**Instructions for the task**
Reproduce the SSIS 2005 article below word for word, taking everything from "Do not believe" down to "and production environments.".

SSIS 2005 - Tales from the Trenches
Should you use SSIS 2005 for your precious ETL project?
Should you let your child keep an aligator as a pet?
SSIS 2005 is to ETL tools what Lotus Notes is to email clients - an unfriendly tool that has all the hallmarks of having been written by an outsourced take-away. Here follows a general approach for dealing with this pernicious piece of punk-ware based on my hard experience.
Achtung! Warnings about Microsoft's SSIS 2005
Microsoft's SSIS 2005 is not a mature product (at the time of writing
OCT2006 SEP2007 OCT2008FEB2009) and 'does not do what it says on the tin' consistently. Your beautiful ETL system may work fine today, but run it tomorrow and nothing may work for no reason at all. It just does this, you see.
Do not believe that SSIS will save you development time or help you create less buggy programs. The belief that in order to use it, 'all one does is drag and drop these here clever boxes around with your mouse' is dangerously misplaced when you factor in the time required for debugging and dealing with inexplicable behaviour and crashes in your development and production environments.
The sensible Approach
If you absolutely have to use SSIS to either impress your peers or the person who sponsored your project or if you want to add brownie points to your CV, but deep down still feel that you are a true IT professional who is interested in delivering a working ETL solution, then restrict the use of SSIS to an absolute minimum.
Minimise the use of SSIS
Do as much as possible of the work using stored procedures, SQL, Perl and DOS command-shell scripts and put these into ExecuteProcedure tasks in SSIS. There, you have now used SSIS and kept your project sponsor happy, your vanity remains intact and chances are that the damn thing will work.

**Extracted material**
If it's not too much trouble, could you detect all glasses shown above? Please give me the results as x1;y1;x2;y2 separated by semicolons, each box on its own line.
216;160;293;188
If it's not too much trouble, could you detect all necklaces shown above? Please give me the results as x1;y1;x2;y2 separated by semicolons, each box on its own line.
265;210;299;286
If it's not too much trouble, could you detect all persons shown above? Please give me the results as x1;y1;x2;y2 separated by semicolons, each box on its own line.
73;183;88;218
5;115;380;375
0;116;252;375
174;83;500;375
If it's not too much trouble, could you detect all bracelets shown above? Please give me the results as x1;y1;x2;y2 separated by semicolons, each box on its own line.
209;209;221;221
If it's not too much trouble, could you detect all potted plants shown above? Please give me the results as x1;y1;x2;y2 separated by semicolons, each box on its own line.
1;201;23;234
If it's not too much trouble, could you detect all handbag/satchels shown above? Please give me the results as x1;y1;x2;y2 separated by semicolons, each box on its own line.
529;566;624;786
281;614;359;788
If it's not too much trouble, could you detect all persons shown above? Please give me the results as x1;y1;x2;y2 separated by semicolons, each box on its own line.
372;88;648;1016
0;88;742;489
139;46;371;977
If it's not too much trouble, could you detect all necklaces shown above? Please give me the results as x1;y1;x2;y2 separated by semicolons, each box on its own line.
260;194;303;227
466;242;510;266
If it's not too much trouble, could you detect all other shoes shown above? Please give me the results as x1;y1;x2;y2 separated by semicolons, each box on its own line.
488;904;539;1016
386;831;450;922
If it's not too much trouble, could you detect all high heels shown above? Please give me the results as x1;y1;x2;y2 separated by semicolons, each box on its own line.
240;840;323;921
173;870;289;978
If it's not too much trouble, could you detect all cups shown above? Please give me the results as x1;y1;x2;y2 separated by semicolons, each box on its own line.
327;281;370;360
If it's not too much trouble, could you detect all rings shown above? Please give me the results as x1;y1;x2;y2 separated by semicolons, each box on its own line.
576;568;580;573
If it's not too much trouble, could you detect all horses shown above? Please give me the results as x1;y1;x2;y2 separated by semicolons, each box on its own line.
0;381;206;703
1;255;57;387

**The reply**
Do not believe that SSIS will save you development time or help you create less buggy programs. The belief that in order to use it, 'all one does is drag and drop these here clever boxes around with your mouse' is dangerously misplaced when you factor in the time required for debugging and dealing with inexplicable behaviour and crashes in your development and production environments.